This visual on-line content will be accompanied by a written downloadable pdf, summarising my conclusions about:
- theoretical ‘translation bricolage’ framework encompassing semiotics and visual communications theory and potential interlinkages and tensions between theoretical/methodological clarity and flexibility in a global context.
- the ways in which different media (drawing, photography and collage) have been, or could be, used for wordless narratives.
- innovations and challenges faced in translating community empowerment visualisations and narratives for a global audience discovered in my own visual research and earlier practical experience.
- experience and possible ways forward for participatory on-line feedback in terms of both visual critique and dissemination/impact for advocacy
- overall conclusions about community-led participatory visual communication practice for empowerment advocacy and issues for further innovation.
Assignment 3: My format remains development of this blog as a resource for people working in development. But focusing now on animation and also developing a new skillset that I myself can offer going forward. I now intend to use interactive pdfs in Acrobat and/or InDesign instead of Adobe Animate in presenting the final outputs.
I started to develop the Sketchlogs:
- Sketchlog 1: Participatory VisCom: Theories and Practice : (A3 ring bound) containing the hand-drafted Concept Maps and info-graphics from Assignment 2 and graphic design experiments and sketches on Participatory VisCom for further refinements for Assignment 5. Also my design maps for interactivity of the final on-line experience.
- Sketchlog 2: Empowerment Voices: (A3 ringbound) with glued-in images from the community drawings, linkages to work and style of other animators and illustrators with my own annotations, sketches and draft storyboards for translations.

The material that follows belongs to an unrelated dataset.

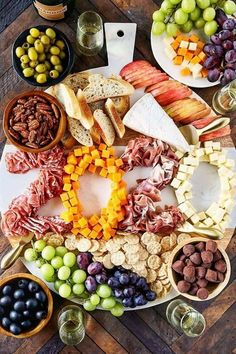 Build an epic New Year's Eve Charcuterie Board to ring in the new year. Build this Epic New Year's Eve Charcuterie Board to ring in the new year. New Years Appetizers, Thanksgiving Appetizers, Thanksgiving Recipes, Thanksgiving Prayer, Thanksgiving Outfit, Thanksgiving Decorations, Christmas Wreaths To Make, Christmas Eve, Vegetarian Appetizers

- Sketchlog 3 Animation Doodles (A4 old ‘scruffy’ lined exercise book with gouached pages over old text) for me to freely practise my own character animations and just ‘doodle’ as I explore different styles and ‘think outside the box’.
- Sketchlog 4 Transforming Tales (planned A2 with flipcharts for roughs and sheets for charcoal and other experimentation) for me to experiment ‘big’ with storyboards and layouts of other animators and illustrators, and develop my own ‘transforming tales’ prior to or in parallel to my iPad work.
Draft literature and resources review
I will be using a range of primary sources that I will examine in sketchbooks as the basis for developing my own ‘translations’:
- Primary sources from communities (see above)
- Primary sources from other illustrators and designers (see above)
I have developed quite a large bibliography – mostly my own books that I have collected or articles I can easily access on-line.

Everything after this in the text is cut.